Je dors, et pendant que je rêve, tu passes le pas de la porte. Le bruit me réveille. Je regarde l'heure. Il est passé 2 h du matin. Je sais que tu t'es bien amusée vu l'heure à laquelle tu arrives.

Je t'entends bouger dans la maison jusqu'à ce que tu ailles te mettre au lit. Ça ne me dérange pas, car je sais que tu es bien rentrée et que tu vas bien. Lorsque je me réveillerai, tu seras encore au lit. Je devrai faire le moins de bruit possible pour ne pas déranger ton sommeil. Je sais que quand tu te réveilleras, tu me raconteras ta soirée, souriante.

Depuis le 6 juillet dernier, ce scénario, aussi banal puisse-t-il être, est devenu fictif. Cette nuit-là, tu n'es pas rentrée souriante de ta soirée au Musi-Café. Tu n'es pas rentrée du tout. C'est mon frère Billy qui m'a réveillée. Ton chum Guy et lui t'ont cherchée à travers la ville en feu.

Ça fait cinq mois que tu n'es plus là. Cinq mois que je ne peux plus te serrer dans mes bras. Chaque jour, tu me manques de plus en plus. C'est comme si la cicatrice béante n'allait jamais se refermer. Il m'arrive parfois (souvent, en fait) de vouloir aller te rejoindre, parce que c'est très, parfois trop difficile de vivre sans toi.

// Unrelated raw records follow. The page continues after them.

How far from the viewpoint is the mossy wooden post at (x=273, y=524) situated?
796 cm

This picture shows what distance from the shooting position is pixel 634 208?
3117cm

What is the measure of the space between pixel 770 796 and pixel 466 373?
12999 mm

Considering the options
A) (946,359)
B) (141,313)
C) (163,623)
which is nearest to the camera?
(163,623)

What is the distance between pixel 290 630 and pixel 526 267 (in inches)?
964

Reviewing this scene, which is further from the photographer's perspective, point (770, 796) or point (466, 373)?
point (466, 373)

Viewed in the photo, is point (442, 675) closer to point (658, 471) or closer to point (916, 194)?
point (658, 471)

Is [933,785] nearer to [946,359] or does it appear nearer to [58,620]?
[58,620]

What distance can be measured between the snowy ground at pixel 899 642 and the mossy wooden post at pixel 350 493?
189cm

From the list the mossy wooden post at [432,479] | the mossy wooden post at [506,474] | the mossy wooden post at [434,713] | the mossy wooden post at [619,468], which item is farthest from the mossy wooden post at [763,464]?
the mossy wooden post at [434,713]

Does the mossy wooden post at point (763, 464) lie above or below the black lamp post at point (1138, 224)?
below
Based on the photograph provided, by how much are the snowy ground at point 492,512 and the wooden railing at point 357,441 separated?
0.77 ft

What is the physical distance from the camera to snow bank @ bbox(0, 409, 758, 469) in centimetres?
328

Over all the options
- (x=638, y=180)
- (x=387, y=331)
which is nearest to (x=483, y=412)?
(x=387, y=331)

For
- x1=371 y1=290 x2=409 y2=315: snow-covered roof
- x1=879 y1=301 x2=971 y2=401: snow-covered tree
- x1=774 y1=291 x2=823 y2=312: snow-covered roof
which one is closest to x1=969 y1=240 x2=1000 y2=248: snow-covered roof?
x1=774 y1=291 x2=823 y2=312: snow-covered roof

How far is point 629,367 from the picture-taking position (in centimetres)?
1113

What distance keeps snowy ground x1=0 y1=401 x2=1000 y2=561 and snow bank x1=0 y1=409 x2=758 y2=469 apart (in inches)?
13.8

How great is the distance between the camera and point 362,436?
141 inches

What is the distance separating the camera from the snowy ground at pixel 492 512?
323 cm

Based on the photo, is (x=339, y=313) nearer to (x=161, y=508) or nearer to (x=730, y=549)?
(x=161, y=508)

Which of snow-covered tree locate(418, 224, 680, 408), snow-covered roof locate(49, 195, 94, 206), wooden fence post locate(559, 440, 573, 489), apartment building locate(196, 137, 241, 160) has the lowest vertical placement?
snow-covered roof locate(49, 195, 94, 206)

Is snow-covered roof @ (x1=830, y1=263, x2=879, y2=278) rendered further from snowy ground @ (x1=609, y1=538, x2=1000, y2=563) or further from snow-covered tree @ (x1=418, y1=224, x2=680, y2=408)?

J'essaie le plus souvent possible de ne pas y penser, de ne pas trop me questionner. Ça fait trop mal. Je ne suis même pas encore capable de regarder des photos de toi. Ne m'en veux pas, maman.

Tu n'as pas eu une vie toujours facile. Malgré toutes les épreuves que t'as eu à surmonter, t'as su nous donner, à Billy et à moi, de belles valeurs. La famille a toujours été importante pour toi.

Certaines personnes m'ont dit que, quelques semaines avant l'événement, tu leur avais dit que tu étais heureuse. Ça met un onguent sur mon coeur ; ton bonheur était le mien.

La façon dont tu es partie me fâche énormément. Tu es partie de façon si brutale. Toi qui aurais fait n'importe quoi pour les gens que t'aimais. Toi qui faisais passer les besoins de tes proches avant les tiens. La vie t'a littéralement été arrachée.

Et dans l'épreuve qu'est la mort, ça me console de savoir que tu étais avec des personnes que tu aimais et qui t'aimaient.

Même si tu n'es plus là physiquement, tu ne cesseras jamais d'exister dans mon coeur.

Tu me manques, ça n'a pas d'allure.

Je t'aime à la folie, tu ne peux même pas t'imaginer à quel point.

C'est comme si j'avais arrêté de vivre. Maman, le 6 juillet, j'ai l'impression d'être morte avec toi.